Excerpt:
▬▬▬
In the first half alone, the Bulls trail by 14 points on four separate occasions only to answer each time with a touchdown drive of their own.
 
USF quarterback Byrum Brown finds running room along the sideline during the Bulls' 59-50 loss Saturday at Memphis. He completed 31 of 38 passes for 357 yards and five touchdowns, and rushed 23 times for 100 yards.
USF quarterback Byrum Brown finds running room along the sideline during the Bulls' 59-50 loss Saturday at Memphis. He completed 31 of 38 passes for 357 yards and five touchdowns, and rushed 23 times for 100 yards. [ STEPHEN GALVIN | Stephen Galvin/South Florida Ahtletics ]
Published Nov. 5, 2023|Updated Nov. 5, 2023

Against long odds and several large deficits, underdog USF gave Memphis a mighty battle before falling 59-50 Saturday at Simmons Bank Liberty Stadium.

Time after time it looked like USF, hoping to make a bowl game for the first time since 2018, might be headed for a thorough beating by the Tigers, who came in as 13½-point favorites.

But the Bulls (4-5 overall, 2-3 in the American Athletic Conference) never backed off.

In the first half alone, USF trailed by 14 points on four separate occasions only to answer each time with a touchdown drive of its own.

When the first half ended USF — despite giving up 366 yards and five touchdowns — trailed only 35-28.
▬▬▬
Data listing:
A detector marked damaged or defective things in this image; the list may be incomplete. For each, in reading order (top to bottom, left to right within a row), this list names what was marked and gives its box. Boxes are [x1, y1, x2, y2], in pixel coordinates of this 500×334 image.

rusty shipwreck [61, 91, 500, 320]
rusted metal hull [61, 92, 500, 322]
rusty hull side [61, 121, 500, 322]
▬▬▬
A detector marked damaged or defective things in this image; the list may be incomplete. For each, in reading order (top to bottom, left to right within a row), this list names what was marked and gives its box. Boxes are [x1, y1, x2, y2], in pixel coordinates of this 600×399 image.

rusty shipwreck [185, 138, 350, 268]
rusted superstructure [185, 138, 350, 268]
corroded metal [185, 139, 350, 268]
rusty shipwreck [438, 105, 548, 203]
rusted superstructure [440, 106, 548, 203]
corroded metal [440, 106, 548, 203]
▬▬▬
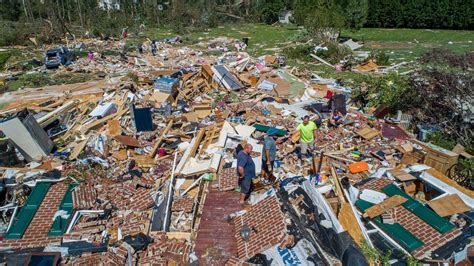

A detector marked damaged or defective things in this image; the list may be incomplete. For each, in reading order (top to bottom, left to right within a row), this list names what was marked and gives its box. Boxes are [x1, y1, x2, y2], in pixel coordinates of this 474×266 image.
▬▬▬
About this exercise: In the game report, what was the score when the first half ended?

Exercise result: USF trailed Memphis 35-28.